**Задания:**
A) Ответьте, пожалуйста, на вопросы по статье о «Мегалополисе»:
(i) Где, по словам статьи, лучше всего смотреть этот фильм?
(ii) Сколько лет, согласно повторяемой мантре, Коппола носился с идеей фильма?
(iii) С кем сравнивается Коппола, носившийся со своей идеей?
B) Продолжите статью о «Мегалополисе» Копполы, начиная сразу после ее последнего предложения.

Под небом голубым был город золотой — «Мегалополис» Фрэнсиса Форда Копполы
«Мегалополис» Фрэнсиса Форда Копполы — классика, когда-то автора «Крестного отца» и «Апокалипсиса сегодня», а последние лет пятнадцать радикально омолодившегося экспериментатора и независимого автора — в российском прокате. И смотреть этот странный фильм лучше всего на большом экране. О кирпичах, из которых он сложен, рассказывает Василий Степанов.
Большинство претензий, предъявленных «Мегалополису» зрителем — как профессиональным, так и самым обыкновенным, — имеют под собой основание. Это кино неудобное и легко выходящее за рамки разговора о художественных критериях. Если не фильм-курьез, то фильм-чертеж. И разнесенная по пресс-релизам, повторенная сотни раз коллегами мантра о фильме мечты, идее, с которой Фрэнсис Форд Коппола носился сорок лет, как Моисей с богоизбранным народом, не делает это кино понятнее или основательнее. Не служит оправданием его существованию, а, напротив, заставляет с еще большим драматизмом задуматься, как же так вышло, что амбициозный, где-то даже грандиозный замысел, сотни раз обдуманный, дерзновенный концепт, на алтарь которого был положен семейный бизнес, трещит по швам, буквально распадается на части от брошенного на него взгляда.

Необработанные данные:
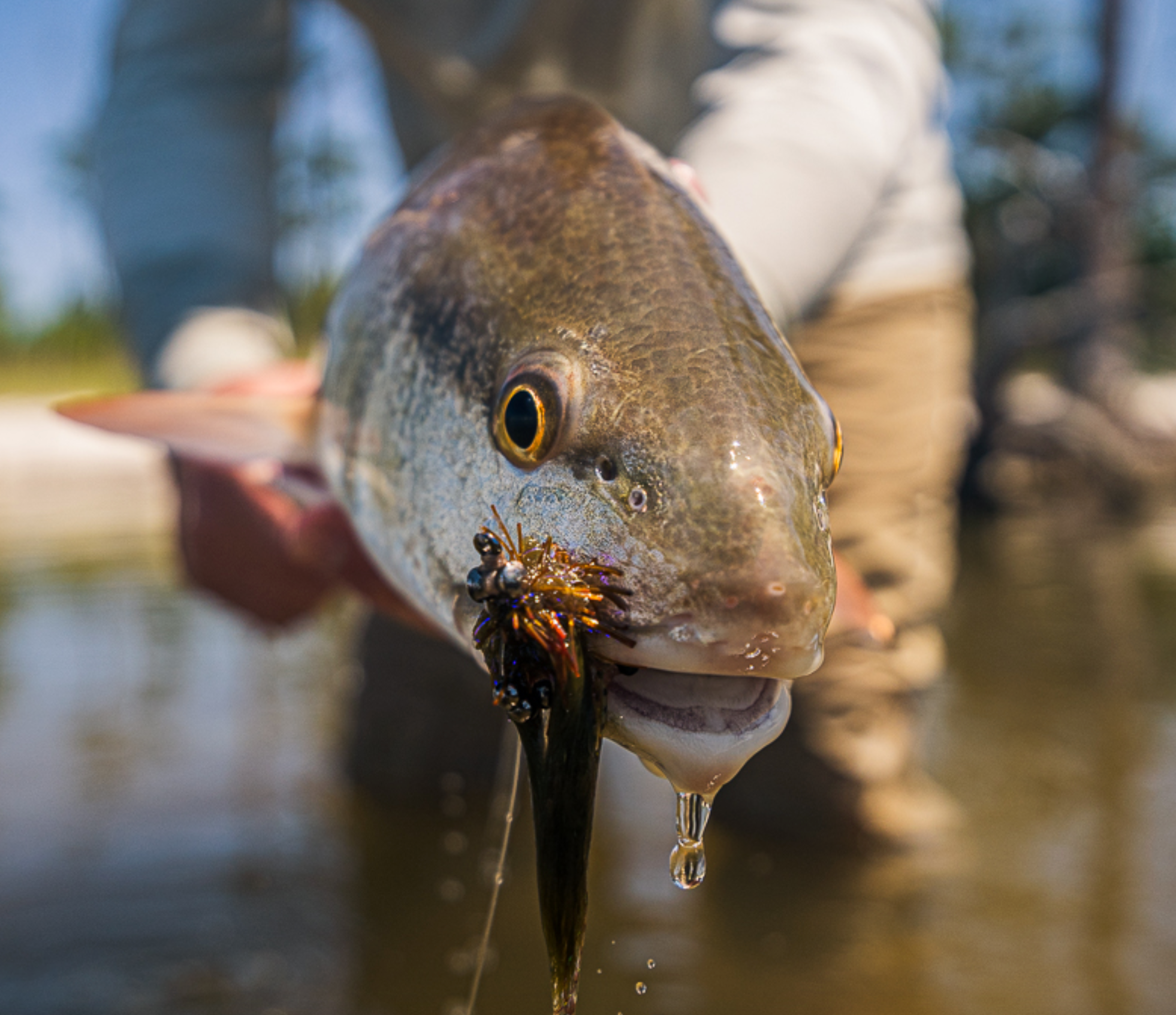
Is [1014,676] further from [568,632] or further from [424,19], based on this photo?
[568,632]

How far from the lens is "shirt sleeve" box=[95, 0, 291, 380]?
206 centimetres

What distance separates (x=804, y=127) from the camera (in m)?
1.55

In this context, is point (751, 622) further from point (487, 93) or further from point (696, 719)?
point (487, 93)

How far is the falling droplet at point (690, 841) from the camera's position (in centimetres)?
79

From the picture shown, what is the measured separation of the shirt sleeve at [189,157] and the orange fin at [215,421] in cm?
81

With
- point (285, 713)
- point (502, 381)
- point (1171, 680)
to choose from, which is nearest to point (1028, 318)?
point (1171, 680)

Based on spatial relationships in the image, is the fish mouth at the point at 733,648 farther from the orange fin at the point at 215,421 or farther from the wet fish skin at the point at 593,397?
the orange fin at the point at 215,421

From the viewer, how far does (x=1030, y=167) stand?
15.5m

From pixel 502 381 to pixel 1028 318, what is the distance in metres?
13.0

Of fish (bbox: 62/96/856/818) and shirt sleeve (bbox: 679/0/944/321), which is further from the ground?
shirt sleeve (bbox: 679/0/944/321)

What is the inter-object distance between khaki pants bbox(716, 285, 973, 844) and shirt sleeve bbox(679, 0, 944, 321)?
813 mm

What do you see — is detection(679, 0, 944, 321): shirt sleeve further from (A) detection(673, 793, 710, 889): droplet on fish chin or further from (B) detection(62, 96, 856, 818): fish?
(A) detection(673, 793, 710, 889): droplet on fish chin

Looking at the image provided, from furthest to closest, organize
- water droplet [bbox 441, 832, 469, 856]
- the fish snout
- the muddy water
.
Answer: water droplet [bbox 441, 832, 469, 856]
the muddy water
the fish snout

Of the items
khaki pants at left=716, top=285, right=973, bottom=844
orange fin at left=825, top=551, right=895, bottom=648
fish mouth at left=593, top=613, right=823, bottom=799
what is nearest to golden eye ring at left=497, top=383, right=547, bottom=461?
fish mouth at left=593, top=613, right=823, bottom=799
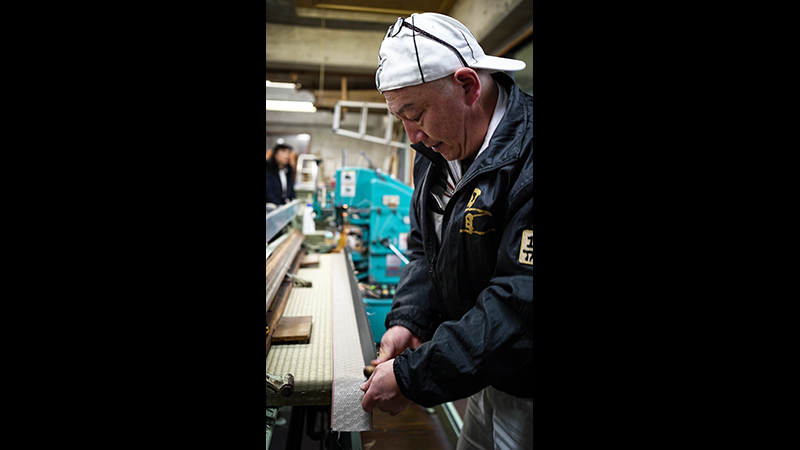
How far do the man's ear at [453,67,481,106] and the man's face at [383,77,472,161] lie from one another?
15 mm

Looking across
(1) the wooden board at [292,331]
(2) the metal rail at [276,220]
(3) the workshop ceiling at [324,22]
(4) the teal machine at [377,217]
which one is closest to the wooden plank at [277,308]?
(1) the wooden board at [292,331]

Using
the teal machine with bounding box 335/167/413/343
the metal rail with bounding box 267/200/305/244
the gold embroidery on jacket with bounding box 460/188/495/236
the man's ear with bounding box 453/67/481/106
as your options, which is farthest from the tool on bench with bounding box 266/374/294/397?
==
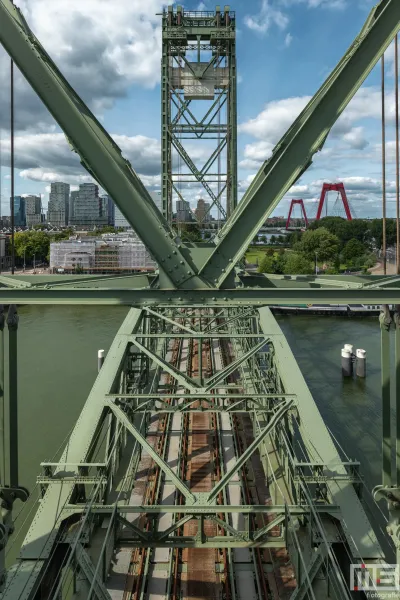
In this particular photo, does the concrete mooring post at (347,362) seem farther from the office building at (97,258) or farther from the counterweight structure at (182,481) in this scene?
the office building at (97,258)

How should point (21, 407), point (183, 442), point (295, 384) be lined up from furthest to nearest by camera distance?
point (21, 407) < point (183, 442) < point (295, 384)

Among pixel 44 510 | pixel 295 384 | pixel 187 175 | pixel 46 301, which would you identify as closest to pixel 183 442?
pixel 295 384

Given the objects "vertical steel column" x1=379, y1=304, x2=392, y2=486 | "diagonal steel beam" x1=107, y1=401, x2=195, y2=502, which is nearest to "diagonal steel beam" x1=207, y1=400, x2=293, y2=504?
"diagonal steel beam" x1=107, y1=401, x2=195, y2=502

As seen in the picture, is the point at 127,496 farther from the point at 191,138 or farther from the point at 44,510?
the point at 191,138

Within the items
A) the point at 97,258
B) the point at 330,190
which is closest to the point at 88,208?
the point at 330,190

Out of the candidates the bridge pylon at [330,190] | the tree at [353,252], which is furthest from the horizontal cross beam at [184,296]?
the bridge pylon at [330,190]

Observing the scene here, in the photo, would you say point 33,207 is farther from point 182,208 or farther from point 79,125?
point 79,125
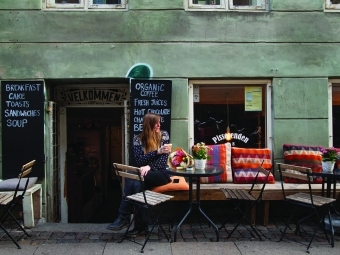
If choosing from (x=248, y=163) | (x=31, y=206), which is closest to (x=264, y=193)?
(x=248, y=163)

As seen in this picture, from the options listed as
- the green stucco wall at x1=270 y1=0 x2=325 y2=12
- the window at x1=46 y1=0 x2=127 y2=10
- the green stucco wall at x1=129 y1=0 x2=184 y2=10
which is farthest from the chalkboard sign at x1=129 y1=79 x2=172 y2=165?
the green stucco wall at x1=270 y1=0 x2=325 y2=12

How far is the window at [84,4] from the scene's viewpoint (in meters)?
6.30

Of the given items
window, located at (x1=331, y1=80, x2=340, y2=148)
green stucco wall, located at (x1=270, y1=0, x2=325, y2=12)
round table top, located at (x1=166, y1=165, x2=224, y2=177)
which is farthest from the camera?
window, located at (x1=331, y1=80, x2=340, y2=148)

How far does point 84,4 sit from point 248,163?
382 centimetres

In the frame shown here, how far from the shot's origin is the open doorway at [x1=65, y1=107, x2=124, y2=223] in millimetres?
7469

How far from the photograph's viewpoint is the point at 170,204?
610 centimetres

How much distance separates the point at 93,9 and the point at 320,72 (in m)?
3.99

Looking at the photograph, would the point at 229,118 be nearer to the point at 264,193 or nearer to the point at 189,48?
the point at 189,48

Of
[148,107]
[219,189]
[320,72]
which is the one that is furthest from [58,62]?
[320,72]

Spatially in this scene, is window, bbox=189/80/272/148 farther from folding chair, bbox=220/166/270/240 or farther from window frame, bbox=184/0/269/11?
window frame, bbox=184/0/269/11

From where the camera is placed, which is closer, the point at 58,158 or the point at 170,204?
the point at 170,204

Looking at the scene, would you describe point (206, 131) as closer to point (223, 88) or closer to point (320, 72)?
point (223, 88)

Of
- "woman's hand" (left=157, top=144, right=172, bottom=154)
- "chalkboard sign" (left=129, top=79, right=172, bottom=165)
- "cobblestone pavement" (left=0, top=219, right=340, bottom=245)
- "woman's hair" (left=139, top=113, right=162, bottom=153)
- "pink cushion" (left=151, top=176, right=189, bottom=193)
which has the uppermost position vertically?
...
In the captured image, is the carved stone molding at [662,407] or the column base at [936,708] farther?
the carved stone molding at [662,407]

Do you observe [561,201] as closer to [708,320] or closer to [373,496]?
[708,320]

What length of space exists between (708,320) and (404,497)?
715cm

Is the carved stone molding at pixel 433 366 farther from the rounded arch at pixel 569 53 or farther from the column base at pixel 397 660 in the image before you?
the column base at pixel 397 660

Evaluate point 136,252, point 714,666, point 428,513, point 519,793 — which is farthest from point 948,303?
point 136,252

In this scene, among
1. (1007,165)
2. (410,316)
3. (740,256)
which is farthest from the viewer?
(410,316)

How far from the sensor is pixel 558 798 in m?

**Ожидаемые ответы:**
A)
(i) На большом экране.
(ii) Сорок лет.
(iii) С Моисеем, носившимся с богоизбранным народом.

B)
Как в знаменитом советском скетче: «Я тут нотки принёс сложные, вы посмотрите, пожалуйста, потому что времени у нас мало. Здесь играем, здесь не играем, здесь жирное пятно, сразу предупреждаю, рыбу заворачивали. Переходите сразу сюда, а вот переворачивать не надо. Сюда вышли, и вот с этой цифры. Глинка, „Попутная песня“. В этой шали я с ним повстречалась».
Не мог же вау-платинум-классик снять откровенную шляпу! Вера — аргумент сильный
Можно понять тех, для кого «Мегалополис» — совершенный разрыв ожиданий и реальности. Человек — ну, скажем, тот самый обычный зритель, пропустивший давнишнее выступление Копполы в передаче «Закрытый показ» после телевизионной премьеры гериатрического метахоррора «Между», — едва ли узнает в «Мегалополисе» произведение автора (тут стоит четко отчеканить чего именно) «Крестного отца», «Апокалипсиса сегодня», «Дракулы».
Этот зритель хорошо помнит, что именно и, главное, зачем он пересматривает годами: один фильм — вершина криминального жанра, другой — антивоенный эпос, третий — про вампиров (на деле все три картины в широком смысле — про власть, семью и силу зависимости). Спроси человека, чем знаменит Коппола помимо данного списка, где он околачивался все эти годы, и рискуешь оказаться в сердце тьмы, подле полковника Курца. Впрочем, те же зрители «Крестного отца», «Апокалипсиса сегодня» и «Дракулы» Копполу и защищают. Не мог же вау-платинум-классик снять откровенную шляпу! Вера — аргумент сильный.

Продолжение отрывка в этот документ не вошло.